Hari itu, tepatnya selasa di minggu ini. untuk pertama
kalinya aku benar-benar merasa jadi seorang sales promotion motoris.
Meski baru hari kedua, rasanya seperti telah menempuh perjalanan panjang yang
menguras tenaga, pikiran, bahkan harga diri.
jam
sudah menunjukkan
pukul dua siang. Matahari dengan
teriknya tak menyisakan ampun. Dan aku... belum juga mendapat satu pun
penjualan. Nol. Kosong. Hampa. Hanya lelah yang kian menumpuk, dan rasa malu
yang mulai menggerogoti keyakinan.
selesai muter-muter tanpa hasil, bahkan sempat
kena omel mbak-mbak warung madura –makanan harianku si kalo ini-, aku berhenti
sejenak di sebuah masjid, tepat di seberang taman Blambangan, Banyuwangi. duduk
di beranda masjid, meneduhkan badan sekaligus hati. Entah kenapa, terasa
seperti sedang ingin bersembunyi dari dunia.
lalu
ponselku bergetar. Sebuah pesan masuk dari nomor tak bernama. “Gimana bro,
aman?”
kubalas cepat: “Aman mas... tapi belum ada penjualan.”

◆ ◆ ◆

*Daftar Tugas*.
1. Jawab pertanyaan berikut dari teks sumber, dengan penanda yang sama dan satu jawaban per baris:
(a) Pukul berapa yang ditunjukkan jam saat itu?
(b) Di seberang apa letak masjid tempat berhenti?
(c) Apa bunyi pesan yang masuk dari nomor tak bernama?
2. Kutip dari teks sumber bagian yang dibuka dengan kata-kata berisi "Hari itu, tepatnya" dan ditutup dengan "mulai menggerogoti keyakinan.".
3. Teruskan teks sumber tentang hari kedua sebagai sales promotion motoris, dimulai sesudah kalimat terakhirnya.

◆ ◆ ◆

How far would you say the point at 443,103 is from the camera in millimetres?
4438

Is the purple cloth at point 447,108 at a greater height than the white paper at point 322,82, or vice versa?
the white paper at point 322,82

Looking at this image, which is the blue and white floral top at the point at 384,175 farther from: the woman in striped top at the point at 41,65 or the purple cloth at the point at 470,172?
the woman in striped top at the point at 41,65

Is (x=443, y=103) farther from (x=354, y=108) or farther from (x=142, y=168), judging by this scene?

◆ ◆ ◆

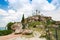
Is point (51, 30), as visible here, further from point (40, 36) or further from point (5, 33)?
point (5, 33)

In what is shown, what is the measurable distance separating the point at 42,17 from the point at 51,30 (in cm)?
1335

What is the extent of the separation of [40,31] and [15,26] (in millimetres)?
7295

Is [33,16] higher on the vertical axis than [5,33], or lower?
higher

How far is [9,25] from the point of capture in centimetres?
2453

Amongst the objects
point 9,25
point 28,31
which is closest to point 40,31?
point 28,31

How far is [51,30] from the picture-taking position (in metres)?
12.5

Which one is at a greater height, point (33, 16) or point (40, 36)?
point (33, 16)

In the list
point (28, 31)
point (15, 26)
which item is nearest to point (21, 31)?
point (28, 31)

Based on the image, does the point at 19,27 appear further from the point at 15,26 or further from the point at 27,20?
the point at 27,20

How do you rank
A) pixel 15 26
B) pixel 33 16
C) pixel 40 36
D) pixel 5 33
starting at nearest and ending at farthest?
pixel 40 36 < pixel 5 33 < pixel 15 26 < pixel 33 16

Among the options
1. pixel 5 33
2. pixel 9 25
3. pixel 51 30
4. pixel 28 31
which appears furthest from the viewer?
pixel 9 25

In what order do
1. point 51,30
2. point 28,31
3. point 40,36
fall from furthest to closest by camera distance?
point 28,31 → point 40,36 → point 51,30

◆ ◆ ◆

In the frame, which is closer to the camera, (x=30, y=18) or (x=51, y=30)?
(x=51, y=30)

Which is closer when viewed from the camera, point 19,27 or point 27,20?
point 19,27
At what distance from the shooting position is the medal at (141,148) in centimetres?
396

◆ ◆ ◆

*Jawaban Tugas*.
1.
(a) Pukul dua siang.
(b) Taman Blambangan, Banyuwangi.
(c) “Gimana bro, aman?”

2.
Hari itu, tepatnya selasa di minggu ini. untuk pertama
kalinya aku benar-benar merasa jadi seorang sales promotion motoris.
Meski baru hari kedua, rasanya seperti telah menempuh perjalanan panjang yang
menguras tenaga, pikiran, bahkan harga diri.
jam
sudah menunjukkan
pukul dua siang. Matahari dengan
teriknya tak menyisakan ampun. Dan aku... belum juga mendapat satu pun
penjualan. Nol. Kosong. Hampa. Hanya lelah yang kian menumpuk, dan rasa malu
yang mulai menggerogoti keyakinan.

3.
balasannya
datang tak lama setelah itu, dengan nada yang terasa berbeda. ada semacam emosi yang tertahan. “emang gitu mas di situ. susah memang. saingannya
banyak. yang gengsi pasti pilih surya, sampurna dan sejenisnya. sedangkan yang
keuangannya minum kebanyakan pilih “selundupan”. Disamping itu produk kitajuga belum dikenal.”
aku
membaca pesan itu sambil mengangguk pelan. iya... aku mulai merasakannya. kota ini sedikit tidak ramah bagi
yang baru mau mulai.
jujur,
saat itu aku tidak berharap banyak. bahkan kalaupun harus pulang tanpa satu bungkus pun terjual, aku siap
menerima. Seperti kemarin, di mana penjualanku nol, dan danru-ku (pimpinan sales) dengan
baik hati membeli tiga bungkus agar ada laporan yang bisa kutulis. Aku malu...
tapi aku tahu, ini bagian dari proses.
Seketika seperti cahaya kecil di lorong yang gelap, mas yang menghubungiku tadi
menawarkan bantuan.
“aku antar ke titik lokasi ya, biar
kutunjukkan titik areamu. kebetulan sebelum kamu, aku yang pegang areamu dulu”.
-fyi, setiap sales selalu memiliki area yang dipegangnya-
aku sempat terdiam sejenak membaca tawarannya.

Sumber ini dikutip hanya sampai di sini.